El invitado
La nieve regalada
Este tiempo que ha habido, de buenos, robustos temporales, dejó el país, como lo vimos, hecho un misterio bajo el manto mullido de la nieve pura. Todo era blanco de un blancor espeso que cubría las carreteras, las lomas, los pueblos y hasta los ríos, igualándolo todo bajo el cielo gris. Esos ríos, es de suponer que aún irían fluyentes y corrientes bajo el hielo que las madrugadas habían puesto sobre la tierra y el agua como una tapa de cristal. Los ha habido famosos como el Duero, que han vuelto por unos días a su antiguo oficio de pista de patinadores. Yo conocí a quien partía la costra helada por meterse y nadar hasta el puente entre los témpanos flotantes. Pero ahora, lo que al representarme las celliscas me volvía de pronto, era la gran frase de Karl Barth: “En la climatología está el discurso del Señor”.
Era estos días blanco el suelo y blanco el aire por las revueltas de las autopistas donde se volvían ciegos los camiones de fruta; pero también estaba poblado de un como polvillo de harina congelada que a veces parecía subir más que bajar, como pétalos que se mecieran en el vacío de una flores aladas, sin peso, de azucena. Pasada la cellisca, han llegado jornadas con algo más de blandura, y ha sido cuando he vuelto a oír lo que siempre se dijo en la alta Castilla del Duero cuando, en un día claro y frío, había pasado lo fuerte del temporal: que ya “está regalando.” Así que, pese a la devastación en las casas y las escuelas, quizá la memoria guarde todavía sus joyas de palabras en un cofre de oro.

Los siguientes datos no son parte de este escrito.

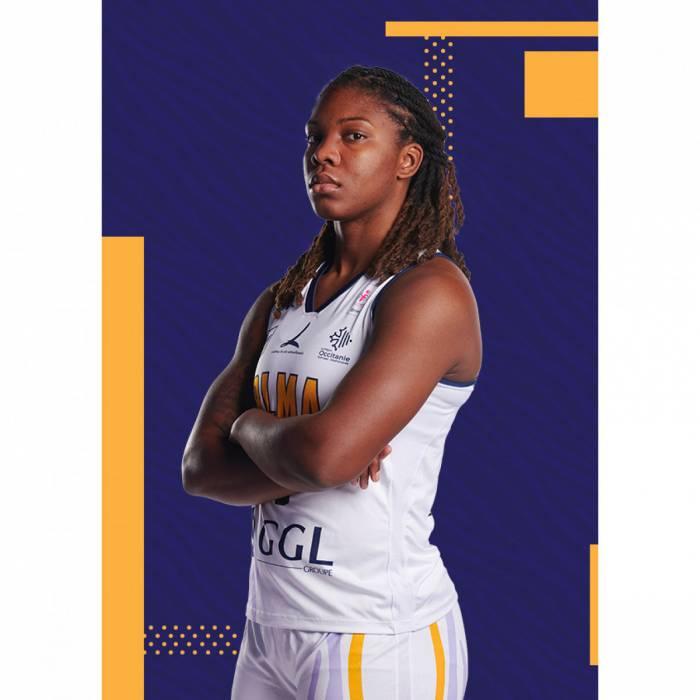 Photo of Myisha Hines-Allen, 2020-2021 season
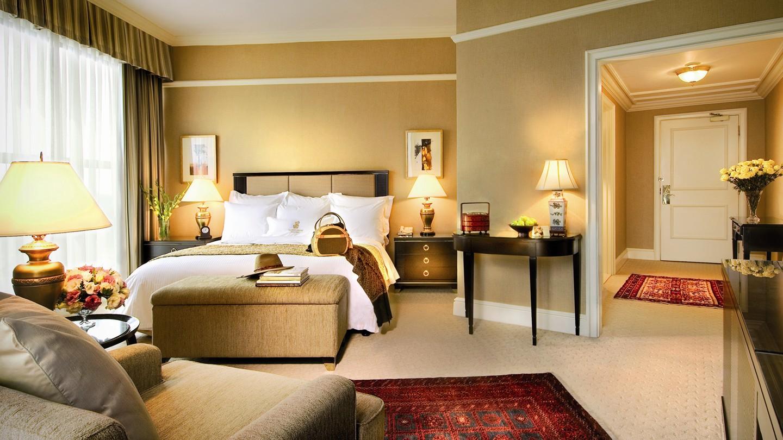hotels-Monaco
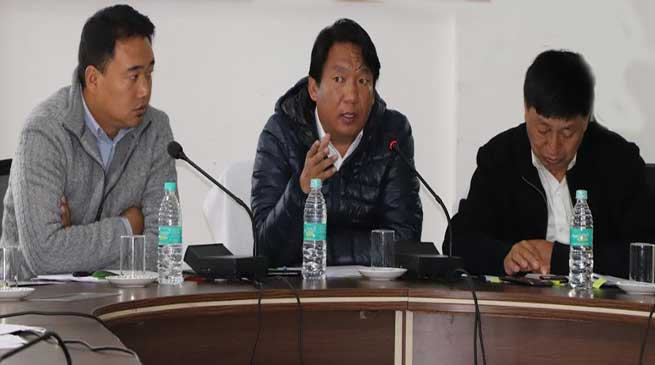Tawang Festival 2019: Meeting held for preparation
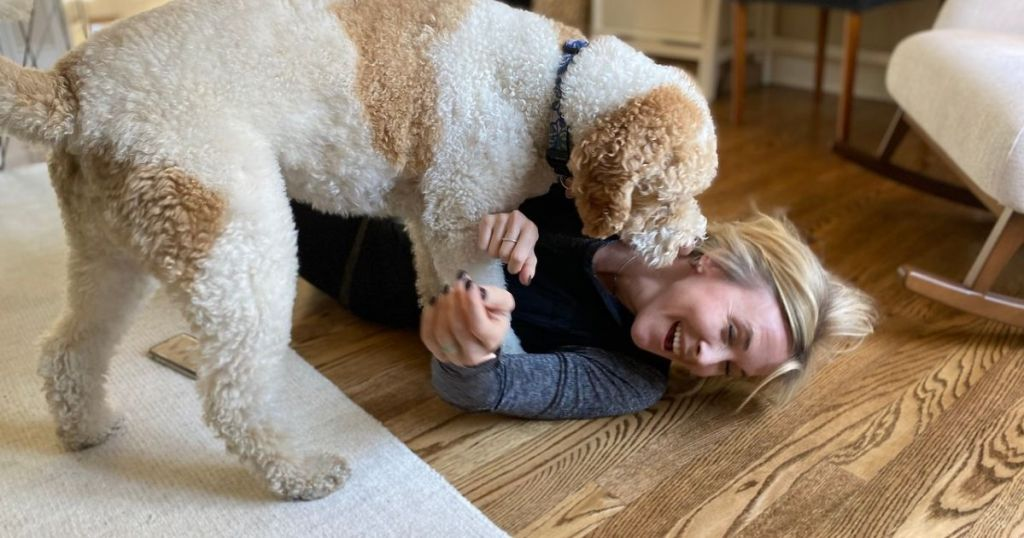 Woman laying on the floor laughing as her dog climbs on her and gives kisses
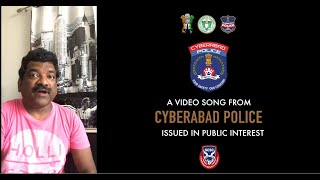 Lyricist Chandrabose song on police fighting against Coron..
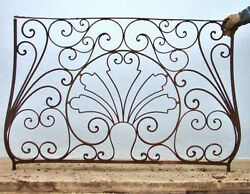 Wrought Iron Balcony #2605
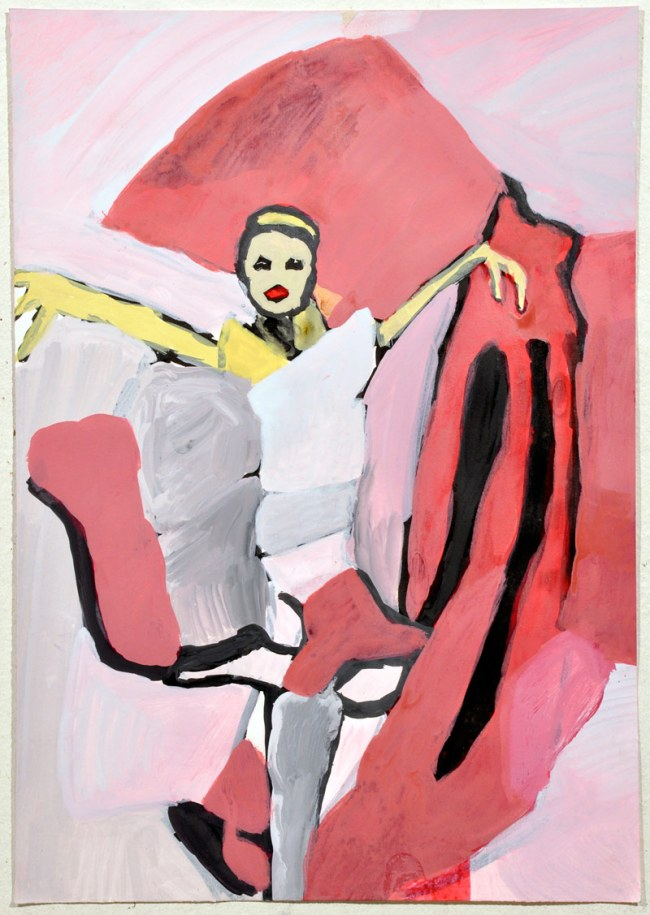 Paul Hodges. 'Not titled (Pink Dancer)' 2010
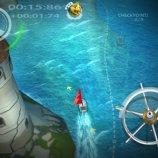 Скриншот Sailboat Championship PRO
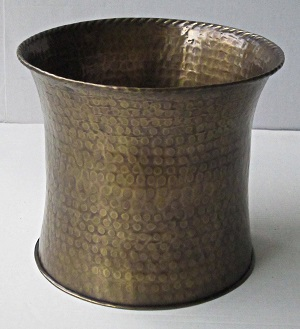 Solid Brass Planter Curved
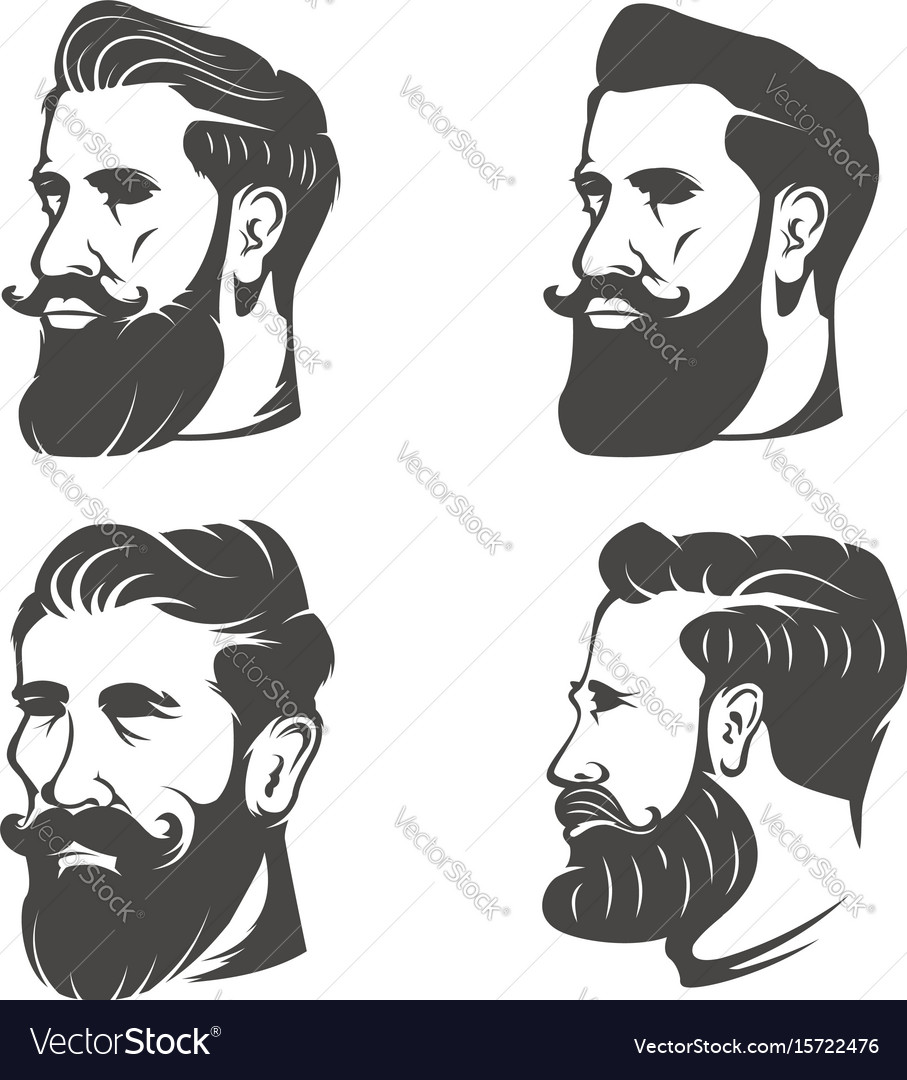 Set of the bearded mans head isolated on white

Y lo que pasaba era muy sencillo. Al salir una mañana clara, luego de las noches de nieves, tiraba el sol sus rayos sobre los carámbanos de los aleros y les sacaba el brillo y la alegría nuevos del agua destilada. En los tendederos, con forma de cuerpos de hombres y niños, las ropas se rompían con tocarlas igual que el barro seco. Pero el cielo ya se había puesto azul y el sol caldeaba la hora. Las gotas de agua intacta, caían sonando desde los tejados, rajados por el hielo. Era entonces cuando la nieve, que se decía, estaba regalando. Y quería decirse, claro es, que la nieve, a poco de calor, se derrite, que se deslíe; pero sobre todo que se entrega. Que se da. Es entonces pensarlo y acordarse al tiempo de la frase de Barth. Y con ella de la otra nieve en calma que veía Fray Luis como un rebaño inmenso de blancos bullones, de corderos mansos, puestos al caso de un solo pastor bueno. Esa es la nieve, pues, que después de la tormenta –más o menos para las Candelas– se regala, la nieve que se da, mansamente, y se convierte entonces mansamente en agua clara que baja por las cunetas –como la he visto ayer– cantando y saltando, al deshacerse de los hielos. Y si hubiera que pensar en lo que haya de ser antes, si la nieve mansa o el agua pura, sería lo mismo que si nos pusiéramos a pensar si ha de ser primero nuestro saber o primero nuestro amor para hacernos acreedores a un alma cristalina. O para conocer si esto es premio o regalo.“En la climatología está el discurso del Señor”. Y así nos parece que sea a los griegos y latinos. Porque por Él sabemos que la nieve, como todo, tiene su lado teológico y de poesía que algo quiere significar. ¿Qué es antes, el agua que calma la sed, o la nieve que se regala, que se entrega? ¿Hace falta primero conocer lo que amamos, como se decía Descartes, o amar sin más preguntas para saber lo necesario? Los cristianos sentimos el querer del pensamiento, del estudio, de la razón, y no nos cansamos de indagar con ellos en los misterios enloquecedores de lo que se nos dio y lo que se nos ha prometido. Somos griegos. Pero lo que dice el Pastor es que nada sabremos por nosotros sin el amor de principio y sólo amando conoceremos; que no habrá transformación sin antes la salvación que, como la nieve, se nos dio de balde. Y que la ley que hayamos de saber, es bastante con que no la extirpemos del corazón donde está escrita.